Jim Mallinder, Northampton’s director of rugby, has queried Dylan Hartley’s omission from England’s ill-fated World Cup squad. “When you’re picking your team you want your best players playing, full stop,” he said. “I’d want Dylan Hartley in my team, whether that’s for Northampton, England or the Lions.”
England’s long-established hooker was left out because of a suspension that would bar him from England’s opening match of the tournament. It was felt too much of a gamble to go into the game against Fiji with only two of three hookers available. Then Wales and Australia proceeded to pick only two hookers for the entirety of the tournament (although Australia have since added a third).
“I look around at other countries and they do their very, very best to get their best players available,” said Mallinder. “I don’t think we did that. Dylan brings massive experience and his set-piece work is one of the best in the world.”

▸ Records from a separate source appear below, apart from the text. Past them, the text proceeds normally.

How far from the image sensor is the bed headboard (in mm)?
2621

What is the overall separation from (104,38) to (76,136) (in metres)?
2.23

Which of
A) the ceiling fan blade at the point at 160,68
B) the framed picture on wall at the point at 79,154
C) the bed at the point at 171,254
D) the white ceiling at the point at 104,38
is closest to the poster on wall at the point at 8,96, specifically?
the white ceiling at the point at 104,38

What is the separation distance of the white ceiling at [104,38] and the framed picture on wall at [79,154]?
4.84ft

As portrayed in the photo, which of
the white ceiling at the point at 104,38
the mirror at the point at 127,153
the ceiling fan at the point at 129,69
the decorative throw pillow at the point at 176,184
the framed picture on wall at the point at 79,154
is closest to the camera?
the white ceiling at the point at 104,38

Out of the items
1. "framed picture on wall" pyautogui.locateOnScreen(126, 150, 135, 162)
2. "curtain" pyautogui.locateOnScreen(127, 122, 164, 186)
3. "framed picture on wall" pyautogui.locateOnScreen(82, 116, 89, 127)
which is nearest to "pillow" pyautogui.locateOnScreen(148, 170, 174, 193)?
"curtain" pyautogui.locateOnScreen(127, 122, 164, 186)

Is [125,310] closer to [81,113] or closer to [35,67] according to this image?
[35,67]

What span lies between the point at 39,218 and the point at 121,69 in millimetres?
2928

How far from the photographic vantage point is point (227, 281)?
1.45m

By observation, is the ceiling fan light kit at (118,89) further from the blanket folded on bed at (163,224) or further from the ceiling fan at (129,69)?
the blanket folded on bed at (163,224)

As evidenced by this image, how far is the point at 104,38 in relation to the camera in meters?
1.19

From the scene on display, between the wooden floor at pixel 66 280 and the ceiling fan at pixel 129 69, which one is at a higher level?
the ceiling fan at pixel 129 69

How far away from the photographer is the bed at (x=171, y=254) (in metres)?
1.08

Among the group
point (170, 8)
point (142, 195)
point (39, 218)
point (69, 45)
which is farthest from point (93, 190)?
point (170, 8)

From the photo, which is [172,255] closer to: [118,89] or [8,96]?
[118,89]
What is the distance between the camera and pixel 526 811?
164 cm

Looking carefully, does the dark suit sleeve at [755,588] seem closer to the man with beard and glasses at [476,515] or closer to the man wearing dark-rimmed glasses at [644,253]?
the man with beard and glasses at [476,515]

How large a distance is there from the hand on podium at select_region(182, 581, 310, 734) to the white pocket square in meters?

Mallinder was joined on Thursday by all the other Premiership directors of rugby at the official launch of the new domestic campaign. Naturally talk of Stuart Lancaster’s job was high on the agenda and while none of them stood up to say they wanted it, Mallinder was happy to admit it remains an ambition for him. But the theme that kept emerging was regret at the inflexibility of Lancaster.
Hartley’s non-selection may be one example but the problems went deeper than that. Rob Baxter, Exeter’s director of rugby, said: “Stuart was put in place because the England players were deemed to have been [at the last World Cup] on a bit of a jolly. It certainly wasn’t as black and white as that but you can’t change that to now all the players are going to be perfect, which is what the RFU wanted. There has to be a middle ground. I’d have liked to see a really vibrant, characterful England team, enjoying themselves, celebrating some good moments. What we’ve actually seen is very little enjoyment, very few smiles, very few characters. It should have been the best experience of their lives.”
Most of the coaches at the Stoop on Thursday have players they are going to have to manage, either because they have been in the firing line the past few weeks, or because they have not and feel they should have been. Conor O’Shea of Harlequins spoke passionately in defence of Chris Robshaw, who is the only Harlequin who will be given a break when he returns from the England camp, and railed against the “hindsight coaching” of people who think they would have done differently.
Richard Cockerill of Leicester felt the Manu Tuilagi situation could have been handled more sensitively by attributing his absence from the squad to injury rather than suspension. He hopes Tuilagi will return to action by the new year and claims to be “90%” towards agreeing a new deal with the centre. “Manu would have liked more support [from the England management, following his altercation with a taxi driver in April],” Cockerill said. “You can’t excuse what he did but he’s a young man and he was in a bad place with his injury. There are lots of Kiwis who misbehave. They don’t punish them. They help them.”
Baxter has a young centre of his own at Exeter in Henry Slade, who was overlooked when it mattered, albeit for different reasons. Had England incorporated his creative skills into their back division against Wales, Baxter believes they would still be in the tournament.
“The criminal thing in the Wales game was that England’s forwards had so much dominance it should never have come to a fightback by Wales. A more adventurous selection would have reaped dividends. England should have been 20-25 points clear. They didn’t need to pick a backline to win a close battle. They got the kind of game they picked the team for. When you go from having a successful game against Wales, as they did the last time they played them, with a certain formula – to drop out of that formula takes some answering. I think that’s the million dollar question we’re all baffled about.”